As an investor and consumer of iGear, I'll miss Jobs' insistence on quality. As a human being, I find myself wanting to share in his passion for living life at capacity.

I've been writing about Apple (Nasdaq: AAPL) for the better part of eight years now. In that time I never once met Jobs and rarely spoke to any of his team. Yet as my Foolish colleague Evan Niu writes, I never felt disconnected from Apple. Jobs got under my skin in ways other leaders couldn't.

Maybe it was the marketing. Jobs put on a magnificent show in introducing the iPod in 2001 (find the video in our live blog stream from last night). "Your whole music library in your pocket," Jobs said in introducing the device. Simple, understandable, brilliant marketing. Apple would go on to sell hundreds of millions of iPods, making billions for investors.
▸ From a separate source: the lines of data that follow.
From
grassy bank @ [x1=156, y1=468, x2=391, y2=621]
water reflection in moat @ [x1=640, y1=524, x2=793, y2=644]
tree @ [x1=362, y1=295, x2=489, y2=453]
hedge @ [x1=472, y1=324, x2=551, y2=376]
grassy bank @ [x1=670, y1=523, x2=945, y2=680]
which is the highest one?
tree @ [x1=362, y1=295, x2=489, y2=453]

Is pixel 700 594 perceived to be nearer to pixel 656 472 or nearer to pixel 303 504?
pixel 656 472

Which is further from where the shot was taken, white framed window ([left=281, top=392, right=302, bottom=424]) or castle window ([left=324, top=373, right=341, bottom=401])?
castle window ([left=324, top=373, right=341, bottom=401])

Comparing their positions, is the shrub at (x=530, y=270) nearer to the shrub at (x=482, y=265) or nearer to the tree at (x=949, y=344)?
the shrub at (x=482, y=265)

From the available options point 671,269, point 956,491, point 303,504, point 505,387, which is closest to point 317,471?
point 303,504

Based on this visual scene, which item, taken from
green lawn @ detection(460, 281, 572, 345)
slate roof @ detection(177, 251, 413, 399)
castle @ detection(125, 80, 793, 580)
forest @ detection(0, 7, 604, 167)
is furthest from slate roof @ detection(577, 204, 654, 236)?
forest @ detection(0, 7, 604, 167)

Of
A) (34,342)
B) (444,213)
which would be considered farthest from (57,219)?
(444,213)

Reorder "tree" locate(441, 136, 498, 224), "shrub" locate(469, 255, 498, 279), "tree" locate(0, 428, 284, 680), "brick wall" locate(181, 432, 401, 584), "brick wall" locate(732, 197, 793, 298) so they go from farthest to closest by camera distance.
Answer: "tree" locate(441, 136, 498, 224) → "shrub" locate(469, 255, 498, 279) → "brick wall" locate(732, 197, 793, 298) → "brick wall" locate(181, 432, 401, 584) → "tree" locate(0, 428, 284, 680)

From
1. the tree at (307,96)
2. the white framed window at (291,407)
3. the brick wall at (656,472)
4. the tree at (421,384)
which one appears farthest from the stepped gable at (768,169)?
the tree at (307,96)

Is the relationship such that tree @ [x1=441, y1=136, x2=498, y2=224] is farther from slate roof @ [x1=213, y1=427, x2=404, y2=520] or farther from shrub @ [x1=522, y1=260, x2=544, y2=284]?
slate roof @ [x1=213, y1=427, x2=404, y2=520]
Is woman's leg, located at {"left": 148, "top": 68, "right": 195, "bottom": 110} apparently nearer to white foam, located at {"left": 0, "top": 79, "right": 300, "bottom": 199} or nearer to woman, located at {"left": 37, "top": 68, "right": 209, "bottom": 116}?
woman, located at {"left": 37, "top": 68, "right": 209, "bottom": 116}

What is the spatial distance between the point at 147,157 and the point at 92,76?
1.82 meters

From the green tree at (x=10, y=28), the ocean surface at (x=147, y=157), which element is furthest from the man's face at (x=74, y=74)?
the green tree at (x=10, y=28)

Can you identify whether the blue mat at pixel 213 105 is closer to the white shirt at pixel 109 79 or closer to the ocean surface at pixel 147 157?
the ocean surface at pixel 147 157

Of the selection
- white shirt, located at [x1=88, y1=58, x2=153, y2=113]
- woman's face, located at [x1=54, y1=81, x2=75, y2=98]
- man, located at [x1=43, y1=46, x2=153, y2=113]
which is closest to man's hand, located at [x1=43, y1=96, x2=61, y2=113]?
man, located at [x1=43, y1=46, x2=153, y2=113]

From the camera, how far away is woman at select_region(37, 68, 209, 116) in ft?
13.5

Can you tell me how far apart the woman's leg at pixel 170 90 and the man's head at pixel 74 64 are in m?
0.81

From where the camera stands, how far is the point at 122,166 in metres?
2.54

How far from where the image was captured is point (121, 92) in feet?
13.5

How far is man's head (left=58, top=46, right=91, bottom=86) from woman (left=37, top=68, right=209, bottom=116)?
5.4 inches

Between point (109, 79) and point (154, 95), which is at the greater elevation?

Or maybe it was his attention to the tiniest detail. How Jobs would personally call dissatisfied customers or insist on the proper color scheme for a new product. He elevated the same artistry present in great software design to hardware design, and in the process he changed the way we visualize a computer. Every tablet maker and smartphone seller -- from Google to Samsung to Amazon.com -- owes him thanks.

Or maybe it was his enthusiasm. Jobs cared. Maybe too much at first -- the Apple board fired him, after all -- but as he told his Stanford audience, he never lost his love for the company he co-founded. I suspect we all knew that, and in a way it helped us trust that Apple's products were made with the sort of care you'd expect from a parent coddling a child. The sort of care that leads to trust, and repeat purchases.

Or maybe it was a combination of all three. All I know for sure is that Steve Jobs is gone but not forgotten. I'm staring at his legacy -- the screen of my MacBook Pro -- as I write. Thanks, Steve, and thanks to your family for the time you spent away helping to make products for the rest of us.